Let's take a look at some exemples;

In [None]:
from repository.articles import load_splitted_articles

train, valid, test = load_splitted_articles()

In [None]:
train[0].text

# Part 2: Training a simple classifier

## Getting our data ready for a neural network

In [None]:
from domain.article import stopwords

class ArticleSimpleFormatter:
    def format_examples(self, articles):
        examples = list()
        for article in articles:
            body = []
            for sentence in article.get_sentences():
                if len(sentence) > 0:
                    body += [w for w in sentence if w not in stopwords]
            if len(body) > 0:
                examples.append((body[:1000], article.author))
        return examples

article_formatter = ArticleSimpleFormatter()

In [None]:
formatted_train = article_formatter.format_examples(train)
formatted_valid = article_formatter.format_examples(valid)
formatted_test = article_formatter.format_examples(test)

In [None]:
# How many authors do we have?
len(set(a[1] for a in formatted_train))

In [None]:
# Wat is our vocabulary size?
len(set([w for a in formatted_train for w in a[0]]))

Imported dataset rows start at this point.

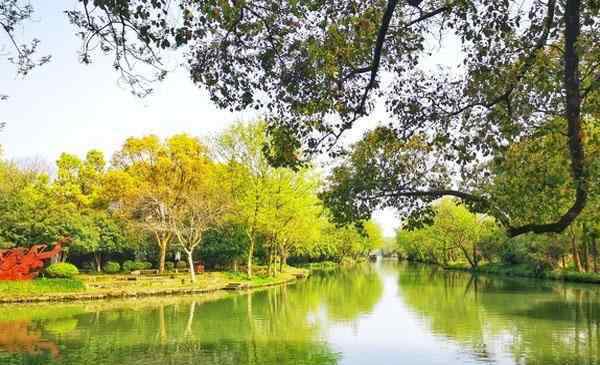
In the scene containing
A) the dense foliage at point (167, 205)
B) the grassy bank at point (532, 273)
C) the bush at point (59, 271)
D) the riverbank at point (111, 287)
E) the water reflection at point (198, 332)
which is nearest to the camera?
the water reflection at point (198, 332)

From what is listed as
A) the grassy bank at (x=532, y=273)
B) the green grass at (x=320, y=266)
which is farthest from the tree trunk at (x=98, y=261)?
the green grass at (x=320, y=266)

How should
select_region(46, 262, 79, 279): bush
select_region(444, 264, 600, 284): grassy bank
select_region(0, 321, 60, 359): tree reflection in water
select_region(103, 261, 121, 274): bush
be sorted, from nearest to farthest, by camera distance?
1. select_region(0, 321, 60, 359): tree reflection in water
2. select_region(46, 262, 79, 279): bush
3. select_region(444, 264, 600, 284): grassy bank
4. select_region(103, 261, 121, 274): bush

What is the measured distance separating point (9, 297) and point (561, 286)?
3095cm

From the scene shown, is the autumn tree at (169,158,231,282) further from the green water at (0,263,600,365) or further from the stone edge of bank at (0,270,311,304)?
the green water at (0,263,600,365)

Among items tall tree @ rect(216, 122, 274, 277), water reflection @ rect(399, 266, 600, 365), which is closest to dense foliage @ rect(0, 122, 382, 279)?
tall tree @ rect(216, 122, 274, 277)

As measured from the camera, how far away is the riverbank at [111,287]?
27.1 meters

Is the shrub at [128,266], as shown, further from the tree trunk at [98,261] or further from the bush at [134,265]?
the tree trunk at [98,261]

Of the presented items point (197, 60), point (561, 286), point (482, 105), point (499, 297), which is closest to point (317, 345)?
point (482, 105)

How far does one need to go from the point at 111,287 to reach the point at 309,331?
15.5m

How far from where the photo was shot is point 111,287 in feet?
98.1

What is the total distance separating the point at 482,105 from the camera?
376 inches

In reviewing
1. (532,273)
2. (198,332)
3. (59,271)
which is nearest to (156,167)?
(59,271)

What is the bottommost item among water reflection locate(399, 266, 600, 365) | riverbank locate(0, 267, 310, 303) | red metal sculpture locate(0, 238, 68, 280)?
water reflection locate(399, 266, 600, 365)

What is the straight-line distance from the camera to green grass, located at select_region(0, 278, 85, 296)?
2696cm
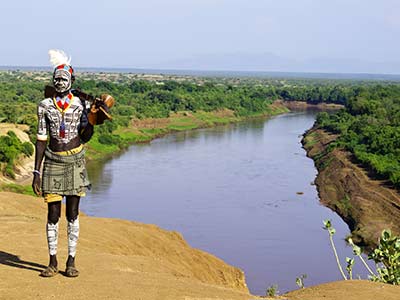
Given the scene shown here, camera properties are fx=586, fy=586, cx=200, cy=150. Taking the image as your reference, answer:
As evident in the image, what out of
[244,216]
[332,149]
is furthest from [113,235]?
[332,149]

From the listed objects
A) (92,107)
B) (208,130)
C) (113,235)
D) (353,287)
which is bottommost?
(208,130)

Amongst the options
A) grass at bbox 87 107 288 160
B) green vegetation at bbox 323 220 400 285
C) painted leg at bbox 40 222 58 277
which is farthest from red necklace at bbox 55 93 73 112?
grass at bbox 87 107 288 160

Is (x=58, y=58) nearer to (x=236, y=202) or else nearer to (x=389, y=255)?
(x=389, y=255)

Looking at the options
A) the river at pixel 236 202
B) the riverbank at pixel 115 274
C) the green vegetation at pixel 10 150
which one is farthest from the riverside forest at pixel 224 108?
the riverbank at pixel 115 274

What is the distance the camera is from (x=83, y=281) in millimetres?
6891

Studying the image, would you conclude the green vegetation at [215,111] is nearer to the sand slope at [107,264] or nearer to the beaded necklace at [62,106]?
the sand slope at [107,264]

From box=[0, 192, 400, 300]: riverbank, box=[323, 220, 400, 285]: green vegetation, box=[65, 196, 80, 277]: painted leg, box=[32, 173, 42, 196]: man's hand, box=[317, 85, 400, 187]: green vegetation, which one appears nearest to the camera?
box=[0, 192, 400, 300]: riverbank

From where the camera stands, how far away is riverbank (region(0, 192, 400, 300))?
6.52 meters

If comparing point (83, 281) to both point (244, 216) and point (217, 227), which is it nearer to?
point (217, 227)

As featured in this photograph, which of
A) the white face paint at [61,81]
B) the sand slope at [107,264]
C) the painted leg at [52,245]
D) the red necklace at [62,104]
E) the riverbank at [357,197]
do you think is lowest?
the riverbank at [357,197]

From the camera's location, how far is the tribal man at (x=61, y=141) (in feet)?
21.9

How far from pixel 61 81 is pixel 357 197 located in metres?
31.0

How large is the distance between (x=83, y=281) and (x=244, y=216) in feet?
82.7

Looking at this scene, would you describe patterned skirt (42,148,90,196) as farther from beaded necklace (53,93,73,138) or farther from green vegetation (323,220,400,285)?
green vegetation (323,220,400,285)
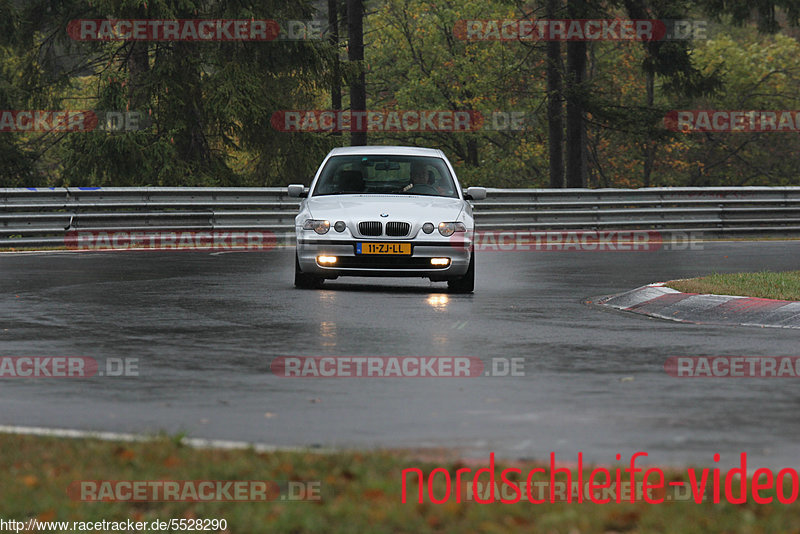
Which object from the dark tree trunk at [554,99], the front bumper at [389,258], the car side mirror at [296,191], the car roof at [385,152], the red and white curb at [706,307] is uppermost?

Based in [this](http://scikit-learn.org/stable/tutorial/text_analytics/working_with_text_data.html) tutorial, we are going to train a text classifier using scikit-learn

In [None]:
import numpy as np
from sklearn.pipeline import Pipeline
from sklearn.feature_extraction.text import CountVectorizer
from sklearn.feature_extraction.text import TfidfTransformer
from sklearn.naive_bayes import MultinomialNB
from sklearn.linear_model import SGDClassifier
from sklearn.metrics import classification_report

X_train = [x[0] for x in formatted_train]
X_valid = [x[0] for x in formatted_valid]
X_test = [x[0] for x in formatted_test]

authors = set(x[1] for x in formatted_train)
author_to_idx = {author: i for i, author in enumerate(sorted(authors))}

Y_train = np.array([author_to_idx[x[1]] for x in formatted_train])
Y_valid = np.array([author_to_idx[x[1]] for x in formatted_valid])
Y_test = np.array([author_to_idx[x[1]] for x in formatted_test])

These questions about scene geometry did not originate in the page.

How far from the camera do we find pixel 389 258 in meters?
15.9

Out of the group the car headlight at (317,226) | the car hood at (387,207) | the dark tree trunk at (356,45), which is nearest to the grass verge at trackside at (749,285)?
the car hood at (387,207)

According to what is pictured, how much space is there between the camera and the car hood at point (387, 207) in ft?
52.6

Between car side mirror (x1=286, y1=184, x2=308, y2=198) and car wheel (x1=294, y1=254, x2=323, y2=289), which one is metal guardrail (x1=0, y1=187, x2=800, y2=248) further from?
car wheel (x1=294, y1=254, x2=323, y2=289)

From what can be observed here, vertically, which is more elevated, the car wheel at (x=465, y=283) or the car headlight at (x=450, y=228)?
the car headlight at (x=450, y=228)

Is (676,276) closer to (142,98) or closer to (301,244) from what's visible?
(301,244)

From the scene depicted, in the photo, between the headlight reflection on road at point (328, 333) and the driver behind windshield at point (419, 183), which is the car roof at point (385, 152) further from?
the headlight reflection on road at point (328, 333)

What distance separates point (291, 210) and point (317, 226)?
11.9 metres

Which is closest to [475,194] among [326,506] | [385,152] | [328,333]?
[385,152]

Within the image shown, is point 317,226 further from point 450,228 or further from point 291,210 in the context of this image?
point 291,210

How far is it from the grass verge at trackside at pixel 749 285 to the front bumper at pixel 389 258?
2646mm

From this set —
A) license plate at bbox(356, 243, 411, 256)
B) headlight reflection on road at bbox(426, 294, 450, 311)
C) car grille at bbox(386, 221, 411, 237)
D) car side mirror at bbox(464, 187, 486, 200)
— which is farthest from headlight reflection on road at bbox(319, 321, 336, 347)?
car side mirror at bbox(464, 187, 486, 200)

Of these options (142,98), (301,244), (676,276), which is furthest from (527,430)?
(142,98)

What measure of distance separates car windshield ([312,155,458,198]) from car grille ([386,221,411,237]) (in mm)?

text_clf = Pipeline([('vect', CountVectorizer(tokenizer=lambda x: x, lowercase=False)),
                     ('tfidf', TfidfTransformer()),
                     ('clf', SGDClassifier(loss='hinge', penalty='l2',
                                           alpha=1e-3, random_state=42,
                                           max_iter=5, tol=None)),
])

text_clf.fit(X_train, Y_train)
predicted = text_clf.predict(X_train)
print(np.mean(predicted == Y_train))

predicted = text_clf.predict(X_test)
print(np.mean(predicted == Y_test))

In [None]:
print(classification_report(Y_test, predicted, target_names=sorted(authors)))

# Part 3: Getting word vectors from our corpus

Let's check what are word vectors and why is it useful. *(see slides)*

Now that we are more at ease with word vectors, let's generate them!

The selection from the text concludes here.